I suppose I'll just close with this post by autographedcat: Bush isn't America. Good, hardworking, decent folk all over the country are America. Honest, plain-spoken, determined people, both Democrats and Republicans, dedicated to the principles of freedom and justice are America. Helpful, compassionate, community-oriented people, in cities and on farms, are America. When a neighbor reaches out to a neighbor, there you find us. When people pitch in together for the good of their families, their neighborhoods, and their communities, there you find us. When people do the right thing for no reason other than its the right thing to do, there you find us. When the law protects the individual from the mob, there you find us. Bush and his crowd are just a passing thing, in the great wash of history. There are many ways, too many to list, where they are bad for us, and bad for the world, but they too shall pass, and the ideal that is America shall remain. Because America isn't a man.
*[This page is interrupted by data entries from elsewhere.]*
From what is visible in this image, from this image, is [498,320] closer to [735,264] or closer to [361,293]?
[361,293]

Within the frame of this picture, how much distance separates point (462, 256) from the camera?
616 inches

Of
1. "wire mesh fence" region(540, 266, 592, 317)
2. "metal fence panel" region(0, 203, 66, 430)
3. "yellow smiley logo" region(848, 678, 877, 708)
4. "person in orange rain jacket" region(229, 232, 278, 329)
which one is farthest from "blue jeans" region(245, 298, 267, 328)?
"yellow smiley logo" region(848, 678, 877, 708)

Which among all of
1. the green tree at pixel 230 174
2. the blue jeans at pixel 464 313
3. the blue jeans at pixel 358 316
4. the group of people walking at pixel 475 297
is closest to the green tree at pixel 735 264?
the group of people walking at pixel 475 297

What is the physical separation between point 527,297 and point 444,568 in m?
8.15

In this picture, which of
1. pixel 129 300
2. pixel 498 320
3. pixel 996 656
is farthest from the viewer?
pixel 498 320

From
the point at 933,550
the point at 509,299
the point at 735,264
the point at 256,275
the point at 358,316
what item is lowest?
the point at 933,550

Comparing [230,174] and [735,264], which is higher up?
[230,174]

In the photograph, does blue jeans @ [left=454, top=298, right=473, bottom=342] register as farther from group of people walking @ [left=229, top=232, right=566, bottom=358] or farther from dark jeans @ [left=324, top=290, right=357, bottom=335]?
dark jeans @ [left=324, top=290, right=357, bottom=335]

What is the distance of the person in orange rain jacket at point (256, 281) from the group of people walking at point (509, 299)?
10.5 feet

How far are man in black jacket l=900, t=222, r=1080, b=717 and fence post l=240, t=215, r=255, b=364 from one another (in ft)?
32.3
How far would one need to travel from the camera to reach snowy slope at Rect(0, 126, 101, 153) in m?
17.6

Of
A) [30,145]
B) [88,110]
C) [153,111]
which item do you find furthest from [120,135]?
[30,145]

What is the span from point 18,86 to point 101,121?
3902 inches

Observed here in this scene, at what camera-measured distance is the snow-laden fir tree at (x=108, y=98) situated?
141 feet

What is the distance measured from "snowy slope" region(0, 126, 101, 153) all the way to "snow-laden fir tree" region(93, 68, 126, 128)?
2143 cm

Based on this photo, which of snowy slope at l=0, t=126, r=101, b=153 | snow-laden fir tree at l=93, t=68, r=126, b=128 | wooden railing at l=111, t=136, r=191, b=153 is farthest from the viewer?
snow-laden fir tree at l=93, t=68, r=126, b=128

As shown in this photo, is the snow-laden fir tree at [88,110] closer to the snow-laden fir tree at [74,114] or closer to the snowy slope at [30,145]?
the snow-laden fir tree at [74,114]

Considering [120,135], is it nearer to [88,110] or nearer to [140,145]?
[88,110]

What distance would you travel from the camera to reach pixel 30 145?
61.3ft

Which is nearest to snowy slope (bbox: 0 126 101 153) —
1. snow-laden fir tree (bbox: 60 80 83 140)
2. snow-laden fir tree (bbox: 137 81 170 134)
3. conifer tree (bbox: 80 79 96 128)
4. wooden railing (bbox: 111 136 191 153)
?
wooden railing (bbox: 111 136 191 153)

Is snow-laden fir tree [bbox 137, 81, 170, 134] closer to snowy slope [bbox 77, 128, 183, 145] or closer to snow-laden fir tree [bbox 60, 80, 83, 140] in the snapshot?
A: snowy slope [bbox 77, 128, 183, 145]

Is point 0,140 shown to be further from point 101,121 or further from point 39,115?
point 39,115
It isn't a political party. It isn't an ideology. America is a belief in a better future, in a rule of law, and in the idea that no matter how divided we become over matters of religion, race, or political ideology, we have the right and responsibility to peacefully work toward change. Right now, the American Dream may be a bit tarnished. Sometimes its hard to see. Sometimes you can be so frustrated that you don't know how to go on. But we will go on. We will go on working to ensure that the principles that made America an ideal do not vanish, do not falter, do not perish from the earth. There's work to be done. And we will do it, no matter who sits in the halls of government. Because we are Americans. Even now. Even today.
And I am reminded that after all the evils were unleashed, the last spirit remaining in Pandora's box was that thin but powerful wisp known as hope.